All pictures in the book are accompanied by captions. These captions contain info that was lacking in previous publications on the subject and review the various differences between Mk.3 variants, provide a look into the life of IDF armor crewmen and terminology and points out interesting detail in the pics which only someone in the know could provide which is where previous books about the Merkava tank fail in my opinion.
The book includes 3 pages explaining how to read IDF tactical signs (complete with real world dimensions of the letters and chevrons). This is the first time I have seen this information published outside official army manuals and is a must know for anyone planning on modeling an IDF vehicle as I have seen lots of great models brought down by illogical tactical designation markings thus portraying a tank that doesn’t exist.
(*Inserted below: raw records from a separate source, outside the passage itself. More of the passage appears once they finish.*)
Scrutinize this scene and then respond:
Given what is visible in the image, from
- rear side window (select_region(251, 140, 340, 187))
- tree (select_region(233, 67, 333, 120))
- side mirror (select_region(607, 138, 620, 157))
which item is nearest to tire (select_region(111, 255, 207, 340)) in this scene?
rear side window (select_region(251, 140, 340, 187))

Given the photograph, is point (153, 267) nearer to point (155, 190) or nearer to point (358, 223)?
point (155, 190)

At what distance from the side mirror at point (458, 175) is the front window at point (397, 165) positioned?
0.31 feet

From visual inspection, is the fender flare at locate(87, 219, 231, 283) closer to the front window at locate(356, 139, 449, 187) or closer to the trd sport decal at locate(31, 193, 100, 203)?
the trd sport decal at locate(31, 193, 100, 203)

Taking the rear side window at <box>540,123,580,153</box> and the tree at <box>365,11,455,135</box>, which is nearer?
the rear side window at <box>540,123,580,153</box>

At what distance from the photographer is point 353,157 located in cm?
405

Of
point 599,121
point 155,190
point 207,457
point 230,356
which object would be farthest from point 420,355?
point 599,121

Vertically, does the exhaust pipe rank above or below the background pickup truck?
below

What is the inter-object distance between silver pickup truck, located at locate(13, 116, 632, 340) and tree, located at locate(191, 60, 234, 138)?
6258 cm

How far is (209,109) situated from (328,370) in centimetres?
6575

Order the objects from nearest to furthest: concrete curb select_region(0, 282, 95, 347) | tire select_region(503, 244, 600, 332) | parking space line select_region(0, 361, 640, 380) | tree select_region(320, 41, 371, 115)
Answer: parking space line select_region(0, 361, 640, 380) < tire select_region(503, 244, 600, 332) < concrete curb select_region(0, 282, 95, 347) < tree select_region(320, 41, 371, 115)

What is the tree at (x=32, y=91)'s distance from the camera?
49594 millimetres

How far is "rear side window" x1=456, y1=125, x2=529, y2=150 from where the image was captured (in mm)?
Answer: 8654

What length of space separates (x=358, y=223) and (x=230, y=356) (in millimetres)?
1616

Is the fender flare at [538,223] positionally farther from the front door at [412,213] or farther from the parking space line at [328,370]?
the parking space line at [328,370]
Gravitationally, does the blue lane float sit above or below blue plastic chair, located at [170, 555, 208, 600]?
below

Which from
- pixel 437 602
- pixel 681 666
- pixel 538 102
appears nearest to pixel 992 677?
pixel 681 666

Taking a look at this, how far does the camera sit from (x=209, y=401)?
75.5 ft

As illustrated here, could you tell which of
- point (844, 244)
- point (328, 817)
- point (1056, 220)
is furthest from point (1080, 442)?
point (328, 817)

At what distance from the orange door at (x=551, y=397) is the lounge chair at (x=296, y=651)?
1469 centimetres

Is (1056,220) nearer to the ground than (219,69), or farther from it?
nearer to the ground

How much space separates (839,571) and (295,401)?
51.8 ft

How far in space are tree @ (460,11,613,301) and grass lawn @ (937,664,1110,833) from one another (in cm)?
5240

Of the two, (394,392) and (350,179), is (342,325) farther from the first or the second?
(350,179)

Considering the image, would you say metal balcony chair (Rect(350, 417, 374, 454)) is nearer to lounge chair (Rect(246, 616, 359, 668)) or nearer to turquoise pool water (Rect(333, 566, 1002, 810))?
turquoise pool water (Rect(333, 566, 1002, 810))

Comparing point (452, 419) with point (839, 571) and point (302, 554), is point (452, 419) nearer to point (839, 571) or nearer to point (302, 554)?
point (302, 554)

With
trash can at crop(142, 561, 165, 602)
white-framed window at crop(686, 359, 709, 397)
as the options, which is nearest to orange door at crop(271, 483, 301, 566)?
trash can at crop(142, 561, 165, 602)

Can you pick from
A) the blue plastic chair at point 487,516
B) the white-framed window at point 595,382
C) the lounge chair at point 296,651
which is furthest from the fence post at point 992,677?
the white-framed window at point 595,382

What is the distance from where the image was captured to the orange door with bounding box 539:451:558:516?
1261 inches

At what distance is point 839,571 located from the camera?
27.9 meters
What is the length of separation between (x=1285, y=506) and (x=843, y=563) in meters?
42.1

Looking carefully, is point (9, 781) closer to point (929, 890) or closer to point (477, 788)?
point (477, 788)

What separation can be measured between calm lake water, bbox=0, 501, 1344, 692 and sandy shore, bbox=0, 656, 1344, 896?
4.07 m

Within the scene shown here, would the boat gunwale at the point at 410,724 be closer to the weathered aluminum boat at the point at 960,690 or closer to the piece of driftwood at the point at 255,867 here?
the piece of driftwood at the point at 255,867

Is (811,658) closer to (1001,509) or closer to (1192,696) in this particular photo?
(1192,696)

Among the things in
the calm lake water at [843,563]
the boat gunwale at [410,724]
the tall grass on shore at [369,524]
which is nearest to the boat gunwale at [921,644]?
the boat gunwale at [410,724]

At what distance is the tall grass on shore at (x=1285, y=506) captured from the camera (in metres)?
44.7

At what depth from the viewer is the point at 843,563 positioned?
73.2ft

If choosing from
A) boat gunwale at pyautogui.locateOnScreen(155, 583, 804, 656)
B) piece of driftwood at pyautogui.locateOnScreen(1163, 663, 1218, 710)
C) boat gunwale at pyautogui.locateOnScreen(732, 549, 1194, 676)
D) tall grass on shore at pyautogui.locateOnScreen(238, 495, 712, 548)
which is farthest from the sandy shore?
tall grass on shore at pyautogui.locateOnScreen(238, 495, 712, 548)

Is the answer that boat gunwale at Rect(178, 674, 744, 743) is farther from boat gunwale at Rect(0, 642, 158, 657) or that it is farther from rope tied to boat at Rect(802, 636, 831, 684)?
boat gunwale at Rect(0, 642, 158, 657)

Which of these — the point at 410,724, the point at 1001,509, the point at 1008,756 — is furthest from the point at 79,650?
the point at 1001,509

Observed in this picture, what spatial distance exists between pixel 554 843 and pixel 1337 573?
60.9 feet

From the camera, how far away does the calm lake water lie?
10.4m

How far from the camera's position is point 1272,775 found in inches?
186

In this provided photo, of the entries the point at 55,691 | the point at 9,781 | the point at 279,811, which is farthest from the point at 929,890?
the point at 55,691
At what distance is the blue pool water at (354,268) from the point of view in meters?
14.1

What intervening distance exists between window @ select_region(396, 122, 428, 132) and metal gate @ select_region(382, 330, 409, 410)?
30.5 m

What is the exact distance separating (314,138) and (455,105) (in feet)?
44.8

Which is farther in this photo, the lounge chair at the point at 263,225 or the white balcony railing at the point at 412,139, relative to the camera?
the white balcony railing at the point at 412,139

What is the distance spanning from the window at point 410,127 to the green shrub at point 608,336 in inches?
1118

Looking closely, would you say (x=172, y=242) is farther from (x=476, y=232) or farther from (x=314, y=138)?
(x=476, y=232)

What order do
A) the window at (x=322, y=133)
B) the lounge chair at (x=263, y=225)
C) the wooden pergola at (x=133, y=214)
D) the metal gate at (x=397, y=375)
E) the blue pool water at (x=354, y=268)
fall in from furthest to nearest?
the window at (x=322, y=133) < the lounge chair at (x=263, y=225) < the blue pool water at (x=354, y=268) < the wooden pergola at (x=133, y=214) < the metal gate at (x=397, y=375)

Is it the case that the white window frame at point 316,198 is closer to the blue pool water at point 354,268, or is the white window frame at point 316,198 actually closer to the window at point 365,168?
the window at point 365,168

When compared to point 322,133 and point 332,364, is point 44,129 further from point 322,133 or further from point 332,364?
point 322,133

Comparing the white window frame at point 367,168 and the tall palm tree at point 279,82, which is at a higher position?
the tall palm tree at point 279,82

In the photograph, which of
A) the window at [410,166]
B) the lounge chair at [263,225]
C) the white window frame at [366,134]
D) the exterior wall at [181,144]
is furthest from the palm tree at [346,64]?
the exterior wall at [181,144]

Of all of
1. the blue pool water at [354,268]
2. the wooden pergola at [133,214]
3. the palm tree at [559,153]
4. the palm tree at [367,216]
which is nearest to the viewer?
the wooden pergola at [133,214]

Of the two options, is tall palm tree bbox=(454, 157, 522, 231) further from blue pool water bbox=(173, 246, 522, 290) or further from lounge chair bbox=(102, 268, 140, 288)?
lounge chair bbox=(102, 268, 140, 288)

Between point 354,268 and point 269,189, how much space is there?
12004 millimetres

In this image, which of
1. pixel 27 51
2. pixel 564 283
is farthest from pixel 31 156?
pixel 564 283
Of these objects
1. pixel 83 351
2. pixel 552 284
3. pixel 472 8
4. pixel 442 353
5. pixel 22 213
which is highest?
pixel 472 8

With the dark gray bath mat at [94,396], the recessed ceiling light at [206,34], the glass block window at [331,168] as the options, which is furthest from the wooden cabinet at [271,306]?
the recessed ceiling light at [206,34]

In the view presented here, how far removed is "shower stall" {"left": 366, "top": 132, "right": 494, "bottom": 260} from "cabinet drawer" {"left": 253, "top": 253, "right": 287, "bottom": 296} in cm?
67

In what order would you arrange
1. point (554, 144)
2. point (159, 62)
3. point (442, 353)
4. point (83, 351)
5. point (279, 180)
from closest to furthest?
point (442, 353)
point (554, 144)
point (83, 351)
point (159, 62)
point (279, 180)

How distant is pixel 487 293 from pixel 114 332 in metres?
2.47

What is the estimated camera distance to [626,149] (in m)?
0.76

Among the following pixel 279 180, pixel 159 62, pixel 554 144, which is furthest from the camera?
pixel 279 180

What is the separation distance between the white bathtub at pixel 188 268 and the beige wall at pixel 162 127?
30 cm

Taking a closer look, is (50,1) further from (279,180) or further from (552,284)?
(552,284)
The last 7 pages of the book are devoted to the new Legend Productions full kit of the Mk.3 Baz. Now, before you dismiss this section as an ad (well, it is the only Mk.3 Baz kit around with the only alternative being Legend's own conversions for the Academy Mk.3 kit which still leaves you with an incorrect lower hull), take notice that two pages of this section are devoted to a step by step painting and weathering guide of the model using Tamiya acrylics which is most valuable for achieving that elusive IDF grayish olive-green armor colour of modern Israeli AFVs.
This book is a great companion piece to the new Legend's Baz kit or any of the previous conversions. and is a must for any scratch builder who wants to add full or partial interior and would inspire diorama builders or supply a nice casual read for the armor buff who wants a break from WWII or mainstream modern reading material and is sure to satisfy even die hard IDF modeling afficionados due to the never before published pictures and the notes accompanying them.
The only gripe about the book is that it doesn’t feature pictures from actual operational service in the security zone in south Lebanon or "in the bush" during last year's operations but since these can be easily found on the net through Reuters and Getty image banks, this becomes a small issue when compared to what the book does offer.
It's also worth noting that Desert Eagle has a "counterpart" book in the works devoted to the up armoured Mk.3 Baz (often referred to as the Mk.3D).
Highs: lots of wonderful pictures that never been published before.a useful tactical markings guide and painting guide.Lows: no pics from operational deployment, no overview of the Mk. 3 in combat.Verdict: a must for IDF fanatics and anyone building a Mk.3.a great read for anyone else who has even the slightest intrest in the subject.